- [What you are asked to do]: Only the lines from the one with "In the scene, of" onward are wanted, through the last line of the entries, set down exactly.

** start of Recorded information **

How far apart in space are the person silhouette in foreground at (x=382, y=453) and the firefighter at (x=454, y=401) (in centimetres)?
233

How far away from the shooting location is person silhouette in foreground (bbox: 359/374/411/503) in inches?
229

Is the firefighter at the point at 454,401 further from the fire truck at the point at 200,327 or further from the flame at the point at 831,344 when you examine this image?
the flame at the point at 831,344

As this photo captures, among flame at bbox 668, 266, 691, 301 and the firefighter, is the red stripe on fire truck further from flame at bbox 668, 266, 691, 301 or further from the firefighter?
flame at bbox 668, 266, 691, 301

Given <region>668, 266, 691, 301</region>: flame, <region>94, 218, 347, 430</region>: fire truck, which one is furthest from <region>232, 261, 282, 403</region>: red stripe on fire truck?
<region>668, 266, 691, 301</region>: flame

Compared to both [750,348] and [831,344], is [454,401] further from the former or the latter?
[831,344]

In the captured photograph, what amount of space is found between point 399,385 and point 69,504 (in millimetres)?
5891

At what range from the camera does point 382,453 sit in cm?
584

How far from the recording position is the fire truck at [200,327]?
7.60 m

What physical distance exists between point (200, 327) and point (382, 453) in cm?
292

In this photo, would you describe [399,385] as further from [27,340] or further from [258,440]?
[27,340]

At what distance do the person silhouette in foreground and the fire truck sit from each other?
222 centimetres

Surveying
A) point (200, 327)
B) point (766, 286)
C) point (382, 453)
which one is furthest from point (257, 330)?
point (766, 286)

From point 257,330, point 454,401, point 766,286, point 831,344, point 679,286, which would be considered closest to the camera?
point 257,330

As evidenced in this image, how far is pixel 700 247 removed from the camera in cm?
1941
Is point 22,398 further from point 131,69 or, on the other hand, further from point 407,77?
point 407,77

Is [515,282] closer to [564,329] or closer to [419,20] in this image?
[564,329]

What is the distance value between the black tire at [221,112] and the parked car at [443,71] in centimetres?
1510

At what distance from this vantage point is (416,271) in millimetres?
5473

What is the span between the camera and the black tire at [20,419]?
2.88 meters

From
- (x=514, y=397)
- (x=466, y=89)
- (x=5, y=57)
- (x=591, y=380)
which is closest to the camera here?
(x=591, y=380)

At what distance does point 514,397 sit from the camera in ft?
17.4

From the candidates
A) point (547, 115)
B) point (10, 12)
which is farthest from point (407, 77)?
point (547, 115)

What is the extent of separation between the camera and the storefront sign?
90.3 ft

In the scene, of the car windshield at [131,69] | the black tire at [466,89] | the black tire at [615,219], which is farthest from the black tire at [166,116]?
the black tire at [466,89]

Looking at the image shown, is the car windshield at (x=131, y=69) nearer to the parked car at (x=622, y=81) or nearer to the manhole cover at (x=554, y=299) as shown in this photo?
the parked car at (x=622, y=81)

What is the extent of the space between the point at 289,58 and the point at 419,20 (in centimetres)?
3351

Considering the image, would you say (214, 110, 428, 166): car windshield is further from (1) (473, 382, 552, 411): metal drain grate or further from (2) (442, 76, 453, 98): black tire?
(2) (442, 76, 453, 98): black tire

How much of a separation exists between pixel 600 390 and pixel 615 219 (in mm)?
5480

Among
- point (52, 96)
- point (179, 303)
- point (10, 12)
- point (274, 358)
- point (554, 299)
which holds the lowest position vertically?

** end of Recorded information **

- [Correct result]:
In the scene, of the car windshield at [131,69] | the black tire at [466,89] | the black tire at [615,219], which is farthest from the black tire at [166,116]?
the black tire at [466,89]

Looking at the image shown, is the car windshield at (x=131, y=69) nearer to the parked car at (x=622, y=81) or nearer to the manhole cover at (x=554, y=299) as shown in this photo?
the parked car at (x=622, y=81)

What is the extent of the space between the point at 289,58 and the point at 419,20 (in centimetres)?
3351

Considering the image, would you say (214, 110, 428, 166): car windshield is further from (1) (473, 382, 552, 411): metal drain grate or further from (2) (442, 76, 453, 98): black tire?
(2) (442, 76, 453, 98): black tire

How much of a separation exists between pixel 600 390 and pixel 615 219 (in mm)?
5480

Among
- point (52, 96)
- point (179, 303)
- point (10, 12)
- point (274, 358)
- point (554, 299)
which holds the lowest position vertically?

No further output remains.